Recipe
* (as showcased on the SBS website)
Baked Emu and Crushed Pumpkin
Ingredients
- 1 kg of Emu neck
- Half a pumpkin
- 1-2 ltr chicken or vegetable stock
- ½ – 1 cup red wine, or port
- 3-4 cloves garlic, peeled and sliced thinly
- 1 onion
- Flour, Salt and Pepper to taste
- Small quantity of fat or oil to fry
- Recommended seasoning: Garam Masala; Golden Syrup
Cut the pumpkin into roasting sized portions, removing the pumpkin skin and layer these into the base of an enamel roasting pan, one with a lid suitable for the fire oven.
Mix flour, salt and pepper together to coat the emu neck joints generously.
Heat a small quantity of oil or fat in a frying pan, amount dependent on amount of flour used. We are looking to consequently form a gravy rue from the remaining seasoned flour and fat.
Brown the emu joints, turning them till the coating flour is browned satisfactorily. Setting them aside when browned, on top of the cut pumpkin bed.
Slice or chop your onion into pleasing sized pieces and in the fat and residual flour in your frying pan, fry off your onion and sliced garlic cloves.
Add any remaining seasoned flour, that used to flour and season your emu joints and brown this in the oil or fat, adding more oil if required to form a rue as with a gravy base.

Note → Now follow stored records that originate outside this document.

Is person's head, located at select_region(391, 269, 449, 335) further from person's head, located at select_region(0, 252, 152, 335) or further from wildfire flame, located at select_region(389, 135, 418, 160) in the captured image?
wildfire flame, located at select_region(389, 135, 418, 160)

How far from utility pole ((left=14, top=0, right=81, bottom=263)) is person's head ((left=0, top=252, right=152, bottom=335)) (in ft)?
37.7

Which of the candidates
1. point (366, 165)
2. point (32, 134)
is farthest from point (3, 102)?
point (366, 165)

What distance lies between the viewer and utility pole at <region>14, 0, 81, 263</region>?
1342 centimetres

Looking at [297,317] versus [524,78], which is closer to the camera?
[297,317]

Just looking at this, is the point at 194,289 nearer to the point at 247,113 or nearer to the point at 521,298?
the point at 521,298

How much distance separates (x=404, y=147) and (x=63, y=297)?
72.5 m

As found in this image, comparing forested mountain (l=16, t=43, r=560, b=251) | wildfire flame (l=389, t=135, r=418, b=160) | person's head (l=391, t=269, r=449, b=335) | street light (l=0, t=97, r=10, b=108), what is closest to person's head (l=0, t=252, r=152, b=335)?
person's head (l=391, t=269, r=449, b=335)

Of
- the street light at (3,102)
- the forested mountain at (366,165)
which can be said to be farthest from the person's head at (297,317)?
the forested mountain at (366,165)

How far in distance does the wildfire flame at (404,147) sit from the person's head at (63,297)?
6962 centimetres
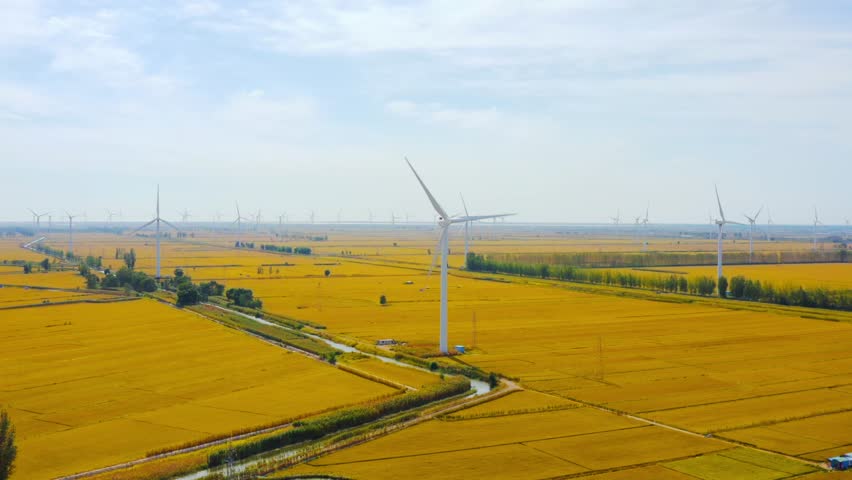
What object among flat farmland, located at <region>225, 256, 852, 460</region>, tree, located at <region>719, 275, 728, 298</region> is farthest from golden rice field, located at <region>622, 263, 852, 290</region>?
flat farmland, located at <region>225, 256, 852, 460</region>

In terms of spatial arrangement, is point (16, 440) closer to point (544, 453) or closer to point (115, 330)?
point (544, 453)

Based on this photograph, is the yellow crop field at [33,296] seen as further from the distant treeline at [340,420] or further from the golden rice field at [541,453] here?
the golden rice field at [541,453]

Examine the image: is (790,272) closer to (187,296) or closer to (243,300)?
(243,300)

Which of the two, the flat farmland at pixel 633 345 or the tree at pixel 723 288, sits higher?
the tree at pixel 723 288

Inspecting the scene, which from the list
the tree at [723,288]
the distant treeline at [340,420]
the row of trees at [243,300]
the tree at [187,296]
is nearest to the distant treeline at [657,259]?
the tree at [723,288]

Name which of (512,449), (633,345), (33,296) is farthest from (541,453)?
(33,296)

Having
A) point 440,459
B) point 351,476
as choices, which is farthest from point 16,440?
point 440,459
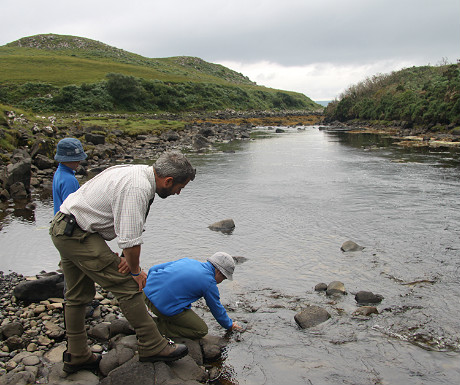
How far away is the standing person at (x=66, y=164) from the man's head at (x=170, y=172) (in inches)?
91.4

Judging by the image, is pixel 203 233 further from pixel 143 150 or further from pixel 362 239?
pixel 143 150

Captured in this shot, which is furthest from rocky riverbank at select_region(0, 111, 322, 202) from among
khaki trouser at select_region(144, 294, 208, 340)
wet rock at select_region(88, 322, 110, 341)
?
khaki trouser at select_region(144, 294, 208, 340)

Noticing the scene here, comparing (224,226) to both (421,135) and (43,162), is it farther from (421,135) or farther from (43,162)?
(421,135)

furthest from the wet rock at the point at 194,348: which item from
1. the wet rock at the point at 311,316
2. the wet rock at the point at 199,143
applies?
the wet rock at the point at 199,143

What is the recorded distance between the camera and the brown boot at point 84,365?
4.84 metres

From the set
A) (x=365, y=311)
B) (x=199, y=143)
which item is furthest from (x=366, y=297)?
(x=199, y=143)

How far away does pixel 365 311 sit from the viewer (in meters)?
7.15

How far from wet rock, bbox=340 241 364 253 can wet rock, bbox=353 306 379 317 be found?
3427mm

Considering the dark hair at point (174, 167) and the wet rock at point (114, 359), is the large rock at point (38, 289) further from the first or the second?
the dark hair at point (174, 167)

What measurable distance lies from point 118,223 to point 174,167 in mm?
812

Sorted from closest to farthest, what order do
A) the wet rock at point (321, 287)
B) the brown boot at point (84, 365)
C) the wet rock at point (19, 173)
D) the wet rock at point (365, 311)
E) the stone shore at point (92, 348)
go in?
the stone shore at point (92, 348)
the brown boot at point (84, 365)
the wet rock at point (365, 311)
the wet rock at point (321, 287)
the wet rock at point (19, 173)

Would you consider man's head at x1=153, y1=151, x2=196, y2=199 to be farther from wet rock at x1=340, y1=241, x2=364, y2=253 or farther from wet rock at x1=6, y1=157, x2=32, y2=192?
wet rock at x1=6, y1=157, x2=32, y2=192

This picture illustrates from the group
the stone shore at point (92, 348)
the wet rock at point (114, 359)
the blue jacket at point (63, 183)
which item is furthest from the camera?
the blue jacket at point (63, 183)

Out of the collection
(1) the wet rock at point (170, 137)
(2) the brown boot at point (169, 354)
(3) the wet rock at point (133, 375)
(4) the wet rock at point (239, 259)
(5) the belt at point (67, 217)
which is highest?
(5) the belt at point (67, 217)
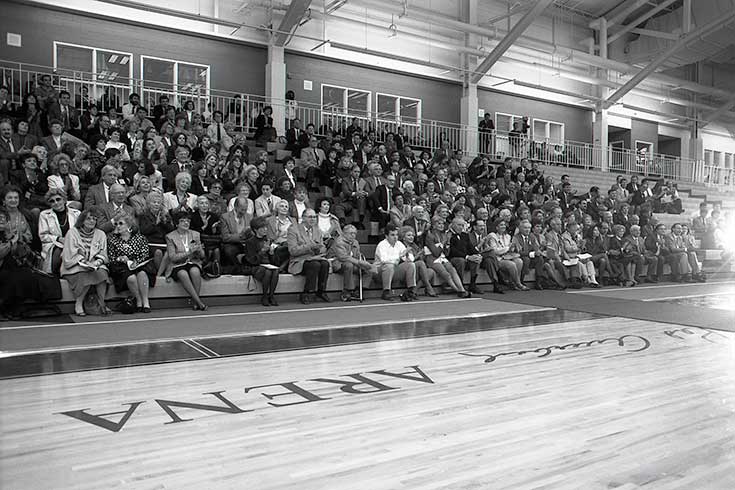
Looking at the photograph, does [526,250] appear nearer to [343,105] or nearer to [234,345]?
[234,345]

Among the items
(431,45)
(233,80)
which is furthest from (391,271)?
(431,45)

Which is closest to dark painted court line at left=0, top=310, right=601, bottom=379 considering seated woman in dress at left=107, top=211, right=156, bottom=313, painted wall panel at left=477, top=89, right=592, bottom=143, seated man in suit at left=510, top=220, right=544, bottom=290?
seated woman in dress at left=107, top=211, right=156, bottom=313

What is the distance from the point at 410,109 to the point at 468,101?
5.31 ft

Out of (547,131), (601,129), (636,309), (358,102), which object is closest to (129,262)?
(636,309)

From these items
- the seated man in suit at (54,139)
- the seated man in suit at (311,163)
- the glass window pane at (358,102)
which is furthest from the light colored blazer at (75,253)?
the glass window pane at (358,102)

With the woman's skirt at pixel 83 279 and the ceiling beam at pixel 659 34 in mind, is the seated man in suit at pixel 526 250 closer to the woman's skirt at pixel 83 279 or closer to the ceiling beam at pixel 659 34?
the woman's skirt at pixel 83 279

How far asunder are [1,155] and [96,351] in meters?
3.95

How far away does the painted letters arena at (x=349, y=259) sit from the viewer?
2.50 m

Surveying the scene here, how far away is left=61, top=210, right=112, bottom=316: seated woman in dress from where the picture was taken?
5.76 meters

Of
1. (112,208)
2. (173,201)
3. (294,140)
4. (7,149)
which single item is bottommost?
(112,208)

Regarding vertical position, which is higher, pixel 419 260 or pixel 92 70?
pixel 92 70

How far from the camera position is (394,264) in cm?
776

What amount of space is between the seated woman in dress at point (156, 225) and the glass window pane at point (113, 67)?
6.17m

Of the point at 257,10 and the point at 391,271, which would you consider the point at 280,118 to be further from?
the point at 391,271
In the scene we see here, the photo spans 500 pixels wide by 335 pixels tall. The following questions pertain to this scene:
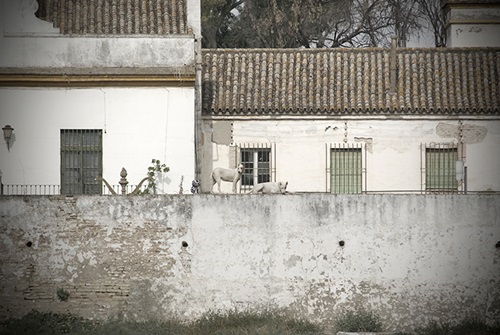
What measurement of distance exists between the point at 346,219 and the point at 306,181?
5984 mm

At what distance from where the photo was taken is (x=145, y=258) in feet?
94.9

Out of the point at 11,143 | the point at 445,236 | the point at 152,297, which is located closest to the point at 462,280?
the point at 445,236

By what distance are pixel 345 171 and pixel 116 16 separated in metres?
6.31

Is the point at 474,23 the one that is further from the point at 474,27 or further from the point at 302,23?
the point at 302,23

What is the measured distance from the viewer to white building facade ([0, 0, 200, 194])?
32188 mm

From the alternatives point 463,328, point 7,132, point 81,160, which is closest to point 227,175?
point 81,160

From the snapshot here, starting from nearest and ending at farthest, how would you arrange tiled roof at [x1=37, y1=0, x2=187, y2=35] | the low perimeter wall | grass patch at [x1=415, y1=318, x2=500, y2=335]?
grass patch at [x1=415, y1=318, x2=500, y2=335] → the low perimeter wall → tiled roof at [x1=37, y1=0, x2=187, y2=35]

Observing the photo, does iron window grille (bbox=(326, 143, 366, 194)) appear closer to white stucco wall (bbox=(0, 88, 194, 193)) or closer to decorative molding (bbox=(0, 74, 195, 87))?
white stucco wall (bbox=(0, 88, 194, 193))

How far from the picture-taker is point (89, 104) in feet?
106

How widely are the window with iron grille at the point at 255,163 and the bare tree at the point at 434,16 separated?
1252 centimetres

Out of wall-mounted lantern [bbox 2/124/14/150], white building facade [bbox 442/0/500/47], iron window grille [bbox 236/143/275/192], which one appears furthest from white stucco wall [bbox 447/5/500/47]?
wall-mounted lantern [bbox 2/124/14/150]

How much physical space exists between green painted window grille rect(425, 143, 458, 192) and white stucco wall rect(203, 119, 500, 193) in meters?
0.17

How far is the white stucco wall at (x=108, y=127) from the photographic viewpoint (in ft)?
106

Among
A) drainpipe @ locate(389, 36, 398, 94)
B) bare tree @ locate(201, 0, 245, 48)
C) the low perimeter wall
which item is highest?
bare tree @ locate(201, 0, 245, 48)
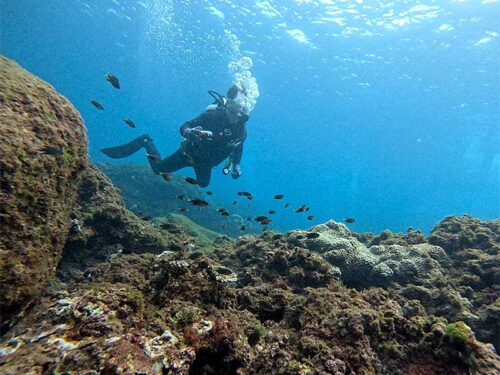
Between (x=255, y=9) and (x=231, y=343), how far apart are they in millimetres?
37633

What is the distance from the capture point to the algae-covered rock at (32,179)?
3301 millimetres

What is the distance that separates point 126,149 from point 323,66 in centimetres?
3567

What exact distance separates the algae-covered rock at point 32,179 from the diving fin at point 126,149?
10483 millimetres

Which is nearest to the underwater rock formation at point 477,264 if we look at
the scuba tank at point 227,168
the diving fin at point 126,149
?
the scuba tank at point 227,168

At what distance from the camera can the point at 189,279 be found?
3.49 m

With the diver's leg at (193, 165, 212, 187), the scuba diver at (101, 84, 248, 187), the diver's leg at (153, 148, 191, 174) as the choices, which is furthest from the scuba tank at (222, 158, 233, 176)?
the diver's leg at (153, 148, 191, 174)

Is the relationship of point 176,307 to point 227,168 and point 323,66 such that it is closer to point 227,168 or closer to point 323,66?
point 227,168

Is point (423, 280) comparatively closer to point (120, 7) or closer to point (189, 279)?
point (189, 279)

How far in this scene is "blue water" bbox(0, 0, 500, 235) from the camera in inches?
1177

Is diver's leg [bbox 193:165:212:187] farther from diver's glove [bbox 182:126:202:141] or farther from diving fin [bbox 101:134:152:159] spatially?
diving fin [bbox 101:134:152:159]

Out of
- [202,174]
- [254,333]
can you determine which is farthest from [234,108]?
[254,333]

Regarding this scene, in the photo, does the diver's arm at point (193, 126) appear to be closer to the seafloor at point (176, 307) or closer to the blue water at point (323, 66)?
the seafloor at point (176, 307)

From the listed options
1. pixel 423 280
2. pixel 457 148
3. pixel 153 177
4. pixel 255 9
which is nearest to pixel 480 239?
pixel 423 280

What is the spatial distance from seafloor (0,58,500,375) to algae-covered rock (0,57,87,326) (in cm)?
2
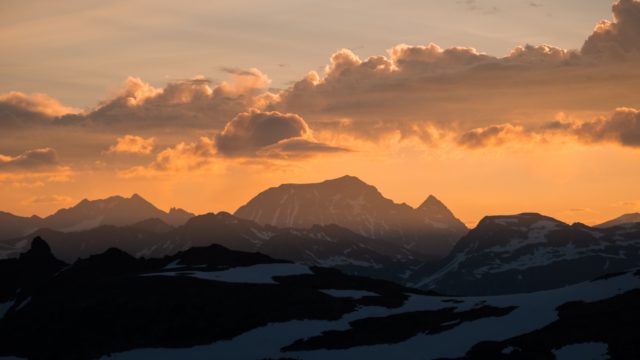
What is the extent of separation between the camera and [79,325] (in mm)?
168125

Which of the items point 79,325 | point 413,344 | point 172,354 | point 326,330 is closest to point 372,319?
point 326,330

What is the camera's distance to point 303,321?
161 m

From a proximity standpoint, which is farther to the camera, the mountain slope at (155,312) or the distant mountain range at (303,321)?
the mountain slope at (155,312)

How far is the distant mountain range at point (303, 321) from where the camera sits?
130375 mm

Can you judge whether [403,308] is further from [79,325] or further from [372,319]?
[79,325]

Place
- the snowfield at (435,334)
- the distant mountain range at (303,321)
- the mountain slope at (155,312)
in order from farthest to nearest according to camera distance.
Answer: the mountain slope at (155,312) → the snowfield at (435,334) → the distant mountain range at (303,321)

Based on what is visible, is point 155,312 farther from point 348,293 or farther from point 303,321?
point 348,293

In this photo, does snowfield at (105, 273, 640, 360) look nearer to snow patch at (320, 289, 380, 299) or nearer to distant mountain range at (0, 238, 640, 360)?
distant mountain range at (0, 238, 640, 360)

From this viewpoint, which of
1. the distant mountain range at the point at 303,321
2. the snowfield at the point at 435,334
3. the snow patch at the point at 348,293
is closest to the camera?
the distant mountain range at the point at 303,321

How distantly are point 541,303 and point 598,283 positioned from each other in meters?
15.2

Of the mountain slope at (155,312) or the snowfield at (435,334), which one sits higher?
the mountain slope at (155,312)

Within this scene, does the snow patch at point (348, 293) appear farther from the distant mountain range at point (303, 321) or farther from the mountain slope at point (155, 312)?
the mountain slope at point (155, 312)

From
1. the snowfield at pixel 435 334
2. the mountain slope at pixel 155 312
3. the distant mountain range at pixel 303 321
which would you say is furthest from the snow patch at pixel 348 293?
the snowfield at pixel 435 334

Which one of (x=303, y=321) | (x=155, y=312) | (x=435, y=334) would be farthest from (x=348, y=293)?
(x=435, y=334)
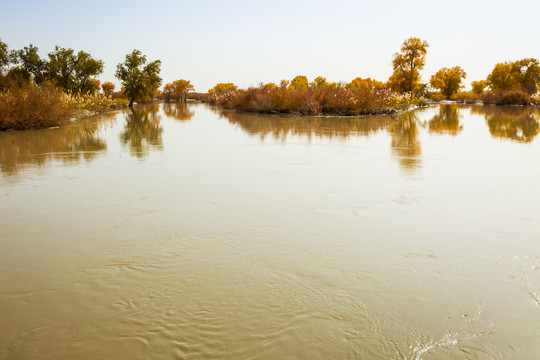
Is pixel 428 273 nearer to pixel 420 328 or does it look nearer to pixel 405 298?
pixel 405 298

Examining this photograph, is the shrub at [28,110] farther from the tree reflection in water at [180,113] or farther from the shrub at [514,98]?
the shrub at [514,98]

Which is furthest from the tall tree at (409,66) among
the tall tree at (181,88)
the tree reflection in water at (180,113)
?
the tall tree at (181,88)

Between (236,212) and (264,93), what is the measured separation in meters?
24.0

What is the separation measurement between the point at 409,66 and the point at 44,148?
3866 cm

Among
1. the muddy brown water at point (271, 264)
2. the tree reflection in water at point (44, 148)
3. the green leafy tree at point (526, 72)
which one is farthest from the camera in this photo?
the green leafy tree at point (526, 72)

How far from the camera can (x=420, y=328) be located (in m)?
2.68

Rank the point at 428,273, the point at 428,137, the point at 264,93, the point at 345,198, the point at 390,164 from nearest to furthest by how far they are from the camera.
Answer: the point at 428,273, the point at 345,198, the point at 390,164, the point at 428,137, the point at 264,93

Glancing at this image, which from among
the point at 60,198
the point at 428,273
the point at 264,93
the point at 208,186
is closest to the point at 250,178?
the point at 208,186

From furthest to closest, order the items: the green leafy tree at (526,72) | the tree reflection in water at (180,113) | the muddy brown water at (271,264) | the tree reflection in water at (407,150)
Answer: the green leafy tree at (526,72) → the tree reflection in water at (180,113) → the tree reflection in water at (407,150) → the muddy brown water at (271,264)

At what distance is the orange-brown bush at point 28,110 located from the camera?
1587cm

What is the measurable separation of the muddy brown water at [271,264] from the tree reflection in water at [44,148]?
1.46 m

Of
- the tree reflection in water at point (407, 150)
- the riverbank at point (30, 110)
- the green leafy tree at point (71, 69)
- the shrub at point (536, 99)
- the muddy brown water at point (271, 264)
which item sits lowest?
the muddy brown water at point (271, 264)

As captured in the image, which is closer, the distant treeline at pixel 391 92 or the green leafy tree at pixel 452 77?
the distant treeline at pixel 391 92

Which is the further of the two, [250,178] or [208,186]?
[250,178]
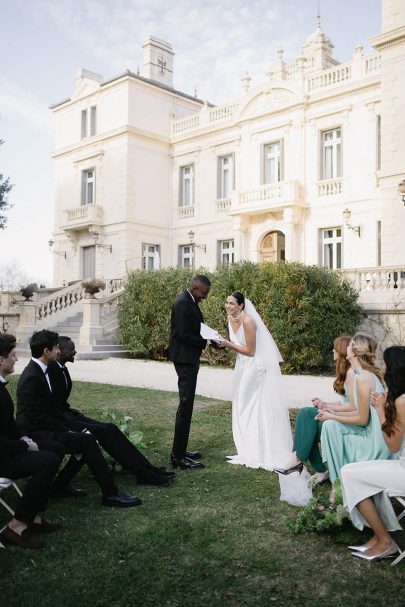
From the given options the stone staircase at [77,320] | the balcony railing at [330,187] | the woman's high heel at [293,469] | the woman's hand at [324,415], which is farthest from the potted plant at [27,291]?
the woman's hand at [324,415]

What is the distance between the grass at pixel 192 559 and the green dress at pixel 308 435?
0.44 metres

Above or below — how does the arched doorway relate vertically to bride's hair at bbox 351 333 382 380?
above

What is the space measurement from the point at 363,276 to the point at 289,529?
15.0m

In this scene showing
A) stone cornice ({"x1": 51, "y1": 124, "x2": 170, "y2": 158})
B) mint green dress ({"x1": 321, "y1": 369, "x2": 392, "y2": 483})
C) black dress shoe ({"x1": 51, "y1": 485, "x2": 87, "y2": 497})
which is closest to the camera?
mint green dress ({"x1": 321, "y1": 369, "x2": 392, "y2": 483})

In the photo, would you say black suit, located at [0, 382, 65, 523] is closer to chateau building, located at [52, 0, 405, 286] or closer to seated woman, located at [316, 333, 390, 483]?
seated woman, located at [316, 333, 390, 483]

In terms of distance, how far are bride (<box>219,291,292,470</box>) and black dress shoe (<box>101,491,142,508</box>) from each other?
1689mm

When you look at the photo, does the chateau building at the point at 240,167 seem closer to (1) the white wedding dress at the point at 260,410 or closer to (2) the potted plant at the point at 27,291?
(2) the potted plant at the point at 27,291

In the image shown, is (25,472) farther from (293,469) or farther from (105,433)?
(293,469)

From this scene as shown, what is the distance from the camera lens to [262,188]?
24.7m

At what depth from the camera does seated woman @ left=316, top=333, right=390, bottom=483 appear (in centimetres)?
467

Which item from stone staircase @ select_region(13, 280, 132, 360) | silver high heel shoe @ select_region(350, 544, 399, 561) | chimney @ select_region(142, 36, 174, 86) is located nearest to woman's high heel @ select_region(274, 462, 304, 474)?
silver high heel shoe @ select_region(350, 544, 399, 561)

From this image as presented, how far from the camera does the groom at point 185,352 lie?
6.04 m

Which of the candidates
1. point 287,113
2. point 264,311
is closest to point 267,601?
point 264,311

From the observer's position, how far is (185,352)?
6.09m
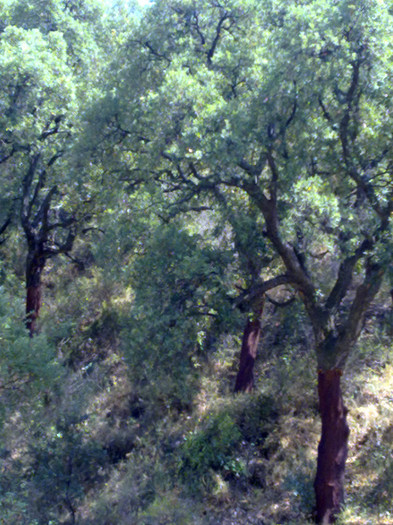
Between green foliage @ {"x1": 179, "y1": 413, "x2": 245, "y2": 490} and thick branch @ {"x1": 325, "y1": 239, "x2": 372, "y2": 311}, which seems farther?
green foliage @ {"x1": 179, "y1": 413, "x2": 245, "y2": 490}

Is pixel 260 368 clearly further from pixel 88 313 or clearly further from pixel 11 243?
pixel 11 243

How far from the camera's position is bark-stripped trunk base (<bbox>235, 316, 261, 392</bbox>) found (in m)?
10.8

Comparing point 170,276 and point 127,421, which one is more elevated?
point 170,276

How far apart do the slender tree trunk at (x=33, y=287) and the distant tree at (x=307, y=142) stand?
18.5 ft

Once a satisfactory colour is achieved, make your gravy by adding the vegetable stock and red wine or port to flavour. You may also add parisian essence to achieve the desired browning if you feel the colour is too light.
Taste your gravy, and flavour as desired. A flavouring with Garam Masala and a tablespoon of golden syrup/brown sugar or molasses can also enhance the dish.
Salt and Pepper to taste.
Pour your gravy over the neck joints and place the dish into the fire oven, lid on. A moderate to slow oven is desired and place the dish away from any flame.
As this is a slow cooking dish and emu a meat that requires a moist cooking environment, it is best if you check the dish each hour, turning the joints into the gravy to prevent burning or drying out. I cook this dish for 3 hrs or more, in a cooling oven.
Serve with winter vegetables or warm salad and crusty bread. Delicious!!!
The Pumpkin will break down somewhat during the slow cooking process and help to flavour and create the delicious gravy around your emu joint. Many guests who normally do not enjoy the unique flavour of pumpkin, comment on how when served in this manner they find it not only palatable but delightful.
The meat should fall easily away from the bone and this is a dish where we encourage sucking on the remnant bone joints and lots of licking of fingers, best served with a nice red wine.